半年くらい前に、レンタルビデオで『日本の黒い夏 冤罪』熊井啓督を観た。
1994年6月に起きた“松本サリン事件”を題材にしたもの。
その映画のワンシーン。
サリンガスでけいれん状態になった妻澄子さん。
自身も意識がかすれていく中で、河野義行さんは「澄子とならこのまま一緒に死んでもいい」(正確な表現は忘れた)と感じている・・・。
冤罪が、警察とメディア、そして"世間"によってつくられていく過程も興味深かったけれど、何より印象に残ったのはこの部分。
妻となら死んでもいい、という夫婦のあり方
さらに、突然に妻が倒れ、自分にも襲い掛かった重大な症状、その切羽詰った状況にあって、「なぜこうなった?」「これからどうなる?」ではなく、ただ現在だけを見つめる潔さ。
その河野義行さんの新著『命あるかぎり』を読んだ。
そしてこの人なら、「澄子とならこのまま一緒に死んでもいい」の思いは事実だろうと確信した。
河野さんは、「もし、母さんと君たちが乗っているボートがひっくり返ったとしても、お父さんは母さんを1番最初に助けるから」と子どもたちに話していたという。

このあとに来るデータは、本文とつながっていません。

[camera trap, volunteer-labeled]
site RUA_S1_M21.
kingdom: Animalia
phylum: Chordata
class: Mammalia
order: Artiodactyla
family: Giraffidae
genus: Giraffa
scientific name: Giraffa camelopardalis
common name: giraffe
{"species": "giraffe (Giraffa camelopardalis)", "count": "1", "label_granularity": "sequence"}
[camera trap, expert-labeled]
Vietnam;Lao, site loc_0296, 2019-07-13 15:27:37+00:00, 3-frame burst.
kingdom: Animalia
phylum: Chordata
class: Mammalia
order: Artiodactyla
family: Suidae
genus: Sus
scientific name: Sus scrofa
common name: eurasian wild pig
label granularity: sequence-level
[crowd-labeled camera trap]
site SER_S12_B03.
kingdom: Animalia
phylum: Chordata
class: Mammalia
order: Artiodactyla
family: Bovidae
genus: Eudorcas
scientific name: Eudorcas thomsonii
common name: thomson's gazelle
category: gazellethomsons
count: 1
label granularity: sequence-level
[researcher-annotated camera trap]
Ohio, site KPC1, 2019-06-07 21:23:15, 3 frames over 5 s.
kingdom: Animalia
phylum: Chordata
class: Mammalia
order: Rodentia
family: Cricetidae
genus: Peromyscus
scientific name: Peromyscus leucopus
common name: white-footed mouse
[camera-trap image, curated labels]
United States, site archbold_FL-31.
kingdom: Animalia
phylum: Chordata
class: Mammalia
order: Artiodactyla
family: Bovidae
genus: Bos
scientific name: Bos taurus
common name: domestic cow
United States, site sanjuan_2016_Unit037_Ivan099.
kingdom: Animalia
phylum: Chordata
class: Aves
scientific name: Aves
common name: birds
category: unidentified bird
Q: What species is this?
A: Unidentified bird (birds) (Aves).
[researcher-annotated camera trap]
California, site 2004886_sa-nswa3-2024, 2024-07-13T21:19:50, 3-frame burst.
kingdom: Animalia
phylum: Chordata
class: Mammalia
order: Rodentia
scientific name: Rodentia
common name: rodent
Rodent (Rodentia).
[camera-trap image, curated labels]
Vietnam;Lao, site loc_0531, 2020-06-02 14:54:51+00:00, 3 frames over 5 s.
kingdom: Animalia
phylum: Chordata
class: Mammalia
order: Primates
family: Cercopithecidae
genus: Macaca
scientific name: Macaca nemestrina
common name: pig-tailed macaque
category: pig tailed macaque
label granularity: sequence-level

子どもたちへの愛情が薄いのではなく、親の役割は「子どもを独り立ちさせ、社会に送り出すこと」、あくまで家族の母体は夫婦、という考え方によるもの。
もちろん、澄子さんへの信頼と愛情は深い。
また、自分の性格も楽天的と評価されている。
「心配しても始まらない。すべきことに全力を傾け、結果は天に委ねてしまう。」を通してこられたという。
モノに対する考え方も潔い。
「将来のためにという思いで必死に働いて、食べるものも、着るものも我慢して建てた家、あるいは貯めた貯金。そういうものも死んだら、あの世にはもっていけない。そう考えると、家も土地もお金やさまざまなモノは、みんな所有しているのではなく、生きている間だけ使わせてもらっている。」
河野さんは"松本サリン事件"の前もあとも、いつ終わりが訪れるかわからない人生のどの瞬間も愛しみ、自分にとって大切なもの(1番は家族)を最優先に考え、物欲に囚われず今やりたいこと、しなければいけないことに徹してこられた。
このような河野さんならば、突然訪れた終わりの(と思われた)時が、「最愛の妻とならそれも良し」だったのだろう。
そしてまた著書にもあるように、
「私は、麻原被告も、オウム真理教の実行犯の人たちも、恨んでいない。恨むなどという無駄なエネルギーをつかって、限りある自分の人生を無意味にしたくないのである。」
を貫くことができるのだろう。
澄子さんは14年間もの闘病後亡くなられてしまったけれど、被害に合われるまではもちろん、その後も義行さん(と子どもさんたち)と過ごされた日々は幸せではなかったろうか、と読後は感じられた。
それでも、「でもこんな事件に巻き込まれなかったらもっと幸せだったろう・・・」とチラと考えてしまうところが「河野さん」になれない所以。
今回は主に「澄子とならこのまま一緒に死んでもいい」にこだわった取り上げ方をしたけれど、もちろん冤罪やマスコミ報道などについても、とても示唆に富んだものとなっている。機会があればぜひ一読を。
「いろいろな人がいるなぁ」とまた河野さんのあっぱれな生き方にも感心した。
自分は自分の生き方を見失わずまた否定せず、少しずつでも膨らませながら命あるかぎり日々を愛しんでいきたい、と思う。